Records of scene-based questions:
* * * * * * * * *

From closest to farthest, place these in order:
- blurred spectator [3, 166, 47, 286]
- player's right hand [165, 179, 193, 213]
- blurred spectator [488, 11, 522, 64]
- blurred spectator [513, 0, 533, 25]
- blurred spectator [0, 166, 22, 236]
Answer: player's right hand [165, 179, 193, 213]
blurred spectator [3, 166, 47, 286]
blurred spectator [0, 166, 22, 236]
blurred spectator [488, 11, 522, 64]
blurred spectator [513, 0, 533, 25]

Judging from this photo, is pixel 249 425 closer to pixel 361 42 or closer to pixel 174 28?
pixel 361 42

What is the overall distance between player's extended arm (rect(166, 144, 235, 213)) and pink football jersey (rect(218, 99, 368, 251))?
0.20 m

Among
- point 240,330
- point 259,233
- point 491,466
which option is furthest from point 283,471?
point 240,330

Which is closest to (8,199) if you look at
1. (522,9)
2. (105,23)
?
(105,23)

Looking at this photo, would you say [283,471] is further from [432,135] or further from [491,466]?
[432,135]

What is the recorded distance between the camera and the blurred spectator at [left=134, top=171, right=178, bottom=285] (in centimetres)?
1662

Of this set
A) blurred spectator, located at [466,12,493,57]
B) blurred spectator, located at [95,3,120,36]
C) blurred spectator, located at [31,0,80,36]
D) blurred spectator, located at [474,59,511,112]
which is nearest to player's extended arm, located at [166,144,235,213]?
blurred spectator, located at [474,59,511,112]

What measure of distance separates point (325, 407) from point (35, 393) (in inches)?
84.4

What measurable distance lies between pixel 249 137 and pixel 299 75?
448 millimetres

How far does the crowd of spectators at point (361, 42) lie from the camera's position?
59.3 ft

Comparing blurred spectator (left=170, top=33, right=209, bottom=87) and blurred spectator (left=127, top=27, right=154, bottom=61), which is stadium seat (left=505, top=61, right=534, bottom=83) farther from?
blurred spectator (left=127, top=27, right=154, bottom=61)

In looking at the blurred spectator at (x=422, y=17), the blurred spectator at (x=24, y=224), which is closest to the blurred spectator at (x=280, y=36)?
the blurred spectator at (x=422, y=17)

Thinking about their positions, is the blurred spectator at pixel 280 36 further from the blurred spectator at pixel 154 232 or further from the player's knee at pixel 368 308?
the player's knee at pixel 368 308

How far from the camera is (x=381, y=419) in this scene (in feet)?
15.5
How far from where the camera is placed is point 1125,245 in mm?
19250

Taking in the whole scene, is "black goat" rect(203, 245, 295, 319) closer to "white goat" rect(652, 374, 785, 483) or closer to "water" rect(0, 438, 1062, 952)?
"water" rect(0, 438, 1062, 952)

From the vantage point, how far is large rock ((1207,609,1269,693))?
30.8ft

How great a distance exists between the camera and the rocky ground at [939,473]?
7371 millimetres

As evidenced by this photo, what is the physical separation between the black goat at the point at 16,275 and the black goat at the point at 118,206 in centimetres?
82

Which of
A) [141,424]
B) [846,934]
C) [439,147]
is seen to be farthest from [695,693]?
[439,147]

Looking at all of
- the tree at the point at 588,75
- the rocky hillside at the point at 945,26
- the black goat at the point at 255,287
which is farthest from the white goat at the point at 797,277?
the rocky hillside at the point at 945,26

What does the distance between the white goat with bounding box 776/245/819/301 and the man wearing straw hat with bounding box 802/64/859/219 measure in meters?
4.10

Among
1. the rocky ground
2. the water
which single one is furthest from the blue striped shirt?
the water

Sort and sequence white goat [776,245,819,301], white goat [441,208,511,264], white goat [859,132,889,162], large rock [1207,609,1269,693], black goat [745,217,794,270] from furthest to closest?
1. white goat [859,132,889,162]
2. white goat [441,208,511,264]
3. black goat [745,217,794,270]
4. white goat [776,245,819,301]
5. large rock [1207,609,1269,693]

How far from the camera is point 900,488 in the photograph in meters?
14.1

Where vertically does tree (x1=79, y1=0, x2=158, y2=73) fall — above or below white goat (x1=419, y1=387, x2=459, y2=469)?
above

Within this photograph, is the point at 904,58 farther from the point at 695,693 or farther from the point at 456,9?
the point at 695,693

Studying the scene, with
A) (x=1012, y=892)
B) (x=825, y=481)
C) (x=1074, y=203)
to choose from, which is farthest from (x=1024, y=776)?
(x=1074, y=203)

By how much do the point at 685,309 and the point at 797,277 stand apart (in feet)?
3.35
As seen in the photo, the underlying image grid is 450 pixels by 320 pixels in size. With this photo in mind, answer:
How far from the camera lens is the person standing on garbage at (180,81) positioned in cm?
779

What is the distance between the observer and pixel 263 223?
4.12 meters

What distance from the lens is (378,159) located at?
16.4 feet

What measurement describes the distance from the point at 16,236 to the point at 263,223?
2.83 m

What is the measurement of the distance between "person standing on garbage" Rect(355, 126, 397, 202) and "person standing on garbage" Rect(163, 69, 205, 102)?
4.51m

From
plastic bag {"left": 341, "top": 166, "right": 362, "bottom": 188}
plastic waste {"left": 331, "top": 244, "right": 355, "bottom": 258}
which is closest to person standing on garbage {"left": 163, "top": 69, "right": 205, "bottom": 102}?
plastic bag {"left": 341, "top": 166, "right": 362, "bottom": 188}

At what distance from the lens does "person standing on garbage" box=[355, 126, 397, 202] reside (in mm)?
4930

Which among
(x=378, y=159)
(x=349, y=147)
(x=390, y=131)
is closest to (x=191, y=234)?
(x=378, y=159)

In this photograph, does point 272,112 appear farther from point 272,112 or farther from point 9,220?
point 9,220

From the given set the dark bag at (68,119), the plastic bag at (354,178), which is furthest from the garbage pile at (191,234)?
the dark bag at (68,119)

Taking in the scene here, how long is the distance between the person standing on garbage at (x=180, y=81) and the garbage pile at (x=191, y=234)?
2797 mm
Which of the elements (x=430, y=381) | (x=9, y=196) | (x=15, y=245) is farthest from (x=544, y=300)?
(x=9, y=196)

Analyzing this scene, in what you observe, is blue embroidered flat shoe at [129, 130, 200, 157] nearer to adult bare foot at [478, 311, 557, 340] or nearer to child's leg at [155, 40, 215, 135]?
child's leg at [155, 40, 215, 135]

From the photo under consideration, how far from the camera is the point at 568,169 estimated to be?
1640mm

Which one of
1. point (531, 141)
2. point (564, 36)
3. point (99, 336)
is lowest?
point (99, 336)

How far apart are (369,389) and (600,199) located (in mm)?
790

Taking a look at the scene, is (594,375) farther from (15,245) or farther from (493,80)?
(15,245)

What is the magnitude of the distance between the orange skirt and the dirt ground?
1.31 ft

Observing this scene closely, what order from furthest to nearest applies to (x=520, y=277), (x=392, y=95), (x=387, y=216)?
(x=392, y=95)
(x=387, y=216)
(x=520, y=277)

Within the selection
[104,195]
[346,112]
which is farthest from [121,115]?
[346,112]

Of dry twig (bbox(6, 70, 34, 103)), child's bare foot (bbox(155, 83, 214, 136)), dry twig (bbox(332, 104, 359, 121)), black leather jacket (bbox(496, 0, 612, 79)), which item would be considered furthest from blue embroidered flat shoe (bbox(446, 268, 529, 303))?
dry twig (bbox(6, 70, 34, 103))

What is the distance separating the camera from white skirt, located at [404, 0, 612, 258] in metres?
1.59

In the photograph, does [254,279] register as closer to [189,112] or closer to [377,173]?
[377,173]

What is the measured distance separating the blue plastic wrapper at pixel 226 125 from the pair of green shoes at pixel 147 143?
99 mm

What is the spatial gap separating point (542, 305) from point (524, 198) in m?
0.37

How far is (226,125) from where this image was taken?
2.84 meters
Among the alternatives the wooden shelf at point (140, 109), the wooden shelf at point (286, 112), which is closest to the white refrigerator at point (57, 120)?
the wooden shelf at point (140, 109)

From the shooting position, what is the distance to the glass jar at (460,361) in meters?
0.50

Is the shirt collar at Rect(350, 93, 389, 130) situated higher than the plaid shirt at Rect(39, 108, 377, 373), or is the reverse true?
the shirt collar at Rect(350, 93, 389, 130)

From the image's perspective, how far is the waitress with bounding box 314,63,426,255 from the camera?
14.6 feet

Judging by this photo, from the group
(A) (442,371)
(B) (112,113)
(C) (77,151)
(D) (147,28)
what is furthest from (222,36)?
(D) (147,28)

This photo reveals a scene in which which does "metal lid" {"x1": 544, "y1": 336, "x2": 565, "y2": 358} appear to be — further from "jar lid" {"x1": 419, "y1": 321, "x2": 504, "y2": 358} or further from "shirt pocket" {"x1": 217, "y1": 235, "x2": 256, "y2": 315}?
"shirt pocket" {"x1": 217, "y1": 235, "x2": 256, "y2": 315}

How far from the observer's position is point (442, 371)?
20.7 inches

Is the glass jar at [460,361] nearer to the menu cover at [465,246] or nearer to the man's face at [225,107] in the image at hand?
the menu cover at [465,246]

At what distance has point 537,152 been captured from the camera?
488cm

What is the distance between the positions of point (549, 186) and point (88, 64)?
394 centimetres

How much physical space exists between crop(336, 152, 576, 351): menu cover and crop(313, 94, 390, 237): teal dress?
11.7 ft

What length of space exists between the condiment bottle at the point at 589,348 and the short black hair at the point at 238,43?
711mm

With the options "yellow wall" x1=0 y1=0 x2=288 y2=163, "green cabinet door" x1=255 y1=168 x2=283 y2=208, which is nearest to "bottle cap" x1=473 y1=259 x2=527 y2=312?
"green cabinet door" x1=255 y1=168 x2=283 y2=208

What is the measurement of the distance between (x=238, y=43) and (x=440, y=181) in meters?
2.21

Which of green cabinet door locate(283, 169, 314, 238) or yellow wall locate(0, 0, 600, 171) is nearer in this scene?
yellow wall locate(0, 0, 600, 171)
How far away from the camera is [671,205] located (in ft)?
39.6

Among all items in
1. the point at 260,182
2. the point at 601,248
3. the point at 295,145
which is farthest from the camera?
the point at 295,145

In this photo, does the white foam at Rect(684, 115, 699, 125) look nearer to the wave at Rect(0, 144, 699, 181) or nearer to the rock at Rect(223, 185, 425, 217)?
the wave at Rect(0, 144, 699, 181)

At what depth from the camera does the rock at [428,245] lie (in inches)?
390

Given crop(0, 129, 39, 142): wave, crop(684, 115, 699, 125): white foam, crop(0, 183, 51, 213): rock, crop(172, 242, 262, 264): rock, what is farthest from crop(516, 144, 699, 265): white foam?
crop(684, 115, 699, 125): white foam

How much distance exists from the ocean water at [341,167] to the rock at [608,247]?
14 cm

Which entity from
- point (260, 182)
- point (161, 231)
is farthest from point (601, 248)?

* * * * * * * * *

Problem. Copy out verbatim the lines of the material from the line with "How much distance" through the end of the material.

Output below.
How much distance exists from the ocean water at [341,167] to the rock at [608,247]?
14 cm

Which entity from
- point (260, 182)
- point (161, 231)
is farthest from point (601, 248)?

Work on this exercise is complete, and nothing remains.